Home | About | Sematext search-lucene.com search-hadoop.com
 Search Hadoop and all its subprojects:

Switch to Threaded View
Hadoop, mail # dev - [PROPOSAL] introduce Python as build-time and run-time dependency for Hadoop and throughout Hadoop stack

Copy link to this message
Re: [PROPOSAL] introduce Python as build-time and run-time dependency for Hadoop and throughout Hadoop stack
Konstantin Boudnik 2012-11-21, 20:00
I like Alejandro's idea about Maven for a few of reasons:
  - bringing in a scripting environment which is known for its inter-version
    idiosyncrasies just because Windows can't handle trivial shell scripting
    looks like an overkill to me
  - relative to above, there's a chance that Python's pre-requisites used in
    Hadoop might get into a conflict with some other components in the stack.
    This will be a nightmare for the integrator projects i.e.
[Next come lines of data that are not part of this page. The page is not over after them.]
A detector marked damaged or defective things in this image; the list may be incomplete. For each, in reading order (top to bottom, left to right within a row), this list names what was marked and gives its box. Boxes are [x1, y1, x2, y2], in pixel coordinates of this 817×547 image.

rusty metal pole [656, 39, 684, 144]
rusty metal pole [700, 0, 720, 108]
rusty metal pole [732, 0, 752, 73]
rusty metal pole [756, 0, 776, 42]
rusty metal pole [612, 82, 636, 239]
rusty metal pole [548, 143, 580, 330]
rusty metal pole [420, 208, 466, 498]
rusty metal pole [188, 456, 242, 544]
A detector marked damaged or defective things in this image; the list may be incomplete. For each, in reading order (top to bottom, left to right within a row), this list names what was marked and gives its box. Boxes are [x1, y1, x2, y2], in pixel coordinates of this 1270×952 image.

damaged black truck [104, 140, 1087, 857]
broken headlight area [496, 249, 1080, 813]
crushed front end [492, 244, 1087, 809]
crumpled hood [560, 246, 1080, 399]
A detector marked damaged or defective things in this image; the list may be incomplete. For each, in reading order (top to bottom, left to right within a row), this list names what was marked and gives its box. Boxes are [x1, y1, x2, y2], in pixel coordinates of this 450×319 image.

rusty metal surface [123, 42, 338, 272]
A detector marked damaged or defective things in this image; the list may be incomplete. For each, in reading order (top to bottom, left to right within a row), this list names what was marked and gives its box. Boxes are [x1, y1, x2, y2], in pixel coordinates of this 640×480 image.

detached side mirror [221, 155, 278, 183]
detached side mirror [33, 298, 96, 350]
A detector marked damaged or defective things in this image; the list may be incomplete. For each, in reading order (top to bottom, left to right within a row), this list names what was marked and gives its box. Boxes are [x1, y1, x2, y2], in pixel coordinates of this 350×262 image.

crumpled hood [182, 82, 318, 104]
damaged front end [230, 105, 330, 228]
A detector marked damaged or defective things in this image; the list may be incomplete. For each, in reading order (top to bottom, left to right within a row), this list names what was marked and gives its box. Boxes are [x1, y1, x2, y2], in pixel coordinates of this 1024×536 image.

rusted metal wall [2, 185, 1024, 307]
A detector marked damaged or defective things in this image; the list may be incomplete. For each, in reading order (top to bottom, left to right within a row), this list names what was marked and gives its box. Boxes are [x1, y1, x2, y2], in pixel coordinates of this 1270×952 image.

Bigtop
  - Maven is de-facto standard for Java stacks
  - Maven has built-in scripting language (Groovy) if some plugins aren't
    sufficient for achieving whatever goals

Addressing Matt's later point about non-Mavenized Hadoop-1 line: it uses Maven
stuff suchs as deploy/install via custom ant tasks. Same approach would work
for saveVersion.sh and others, I am sure.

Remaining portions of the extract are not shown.